Set exercise ▸
Extract the text of every item below verbatim, line for line, and leave out the pictures.
┌──
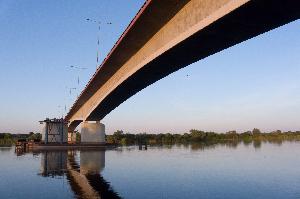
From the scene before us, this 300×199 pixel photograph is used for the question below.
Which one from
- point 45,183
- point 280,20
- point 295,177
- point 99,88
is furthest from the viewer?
└──
Solution ▸
From the scene before us, this 300×199 pixel photograph is used for the question below.
Which one from
- point 45,183
- point 280,20
- point 295,177
- point 99,88
is furthest from the viewer?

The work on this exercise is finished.